Para promover mudanças na cúria, o papa nomeou um grupo de oito cardeais, de todos os continentes. Várias sugestões, dadas pelo chamado G8, já começaram a ser implantadas, como a criação de uma Secretaria especializada em assuntos financeiros. Ação que reduz as tarefas da antes toda poderosa Secretaria de Estado.

No aspecto teológico, o papa Francisco também tem promovido uma revolução. Nas reuniões anteriores à sua eleição, ele fez um resumo sobre a direção que a Igreja deveria tomar para reencontrar o seu vigor apostólico. Para ele a Igreja deve sair de si mesma e ir às periferias geográficas e existenciais, deve resgatar o cristianismo primitivo, baseado no ensinamento capital: Amar a Deus sobre todas as coisas e ao próximo como a si mesmo.
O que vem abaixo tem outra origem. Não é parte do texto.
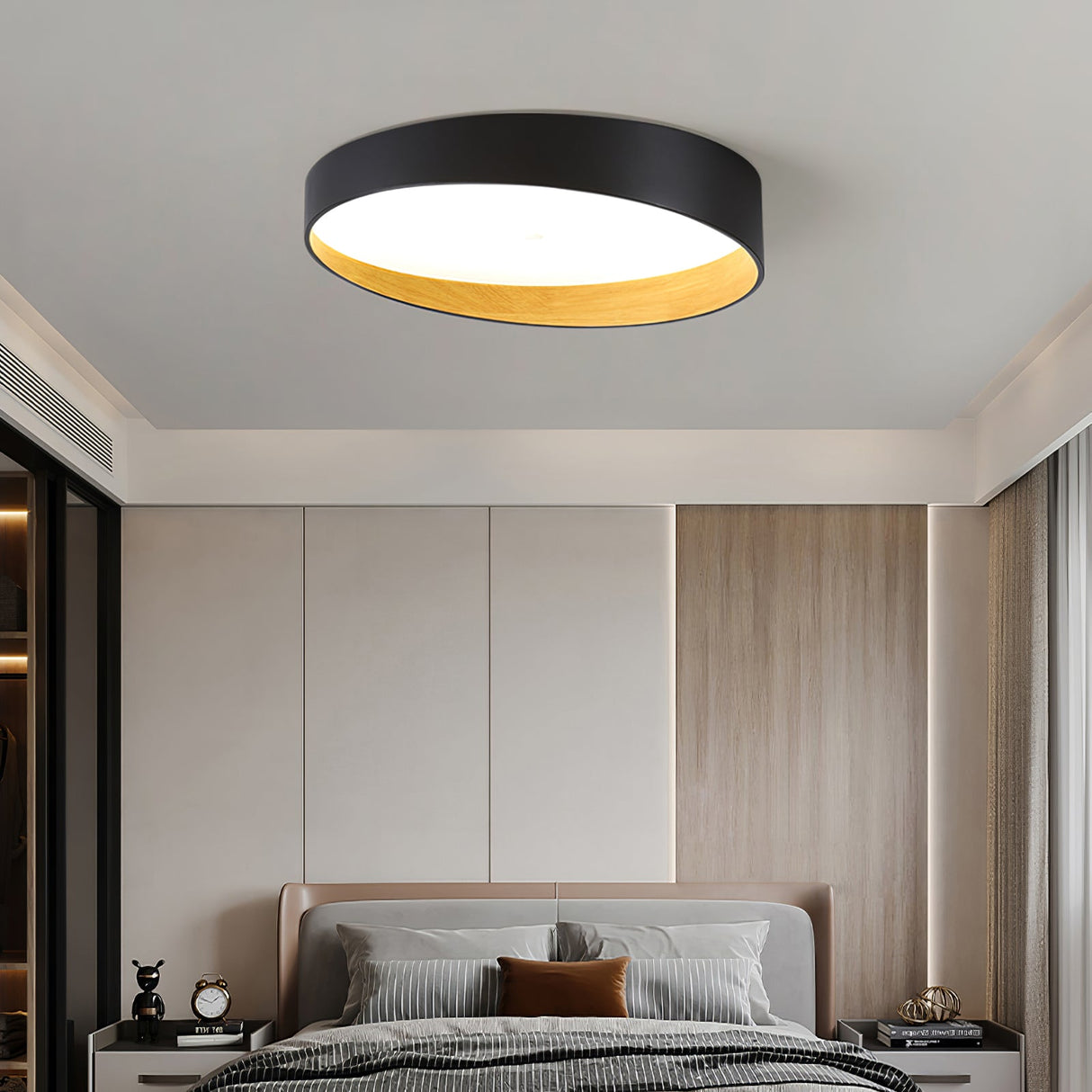 Modern LED Ceiling Light Grey Metal Wood Accent - Product detail 22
A principal função da Igreja deve ser evangelizar, levar Cristo aos que sofrem e estão longe Dele. A Igreja, como dizia Paulo VI, deve voltar a ser a mãe fecunda que vive a doce e confortadora alegria de evangelizar.

Mesmo tendo promovido importantes mudanças, resta muito a ser feito na Igreja. Peçamos a Deus que dê vida longa a Francisco para que ele possa fazer todas as reformas necessárias para tornar irreversível o caminho de retorno à Igreja primitiva dos tempos de Jesus Cristo, a verdadeira Igreja Cristã.  

Alcides Leite é economista e professor da Trevisan Escola de Negócios.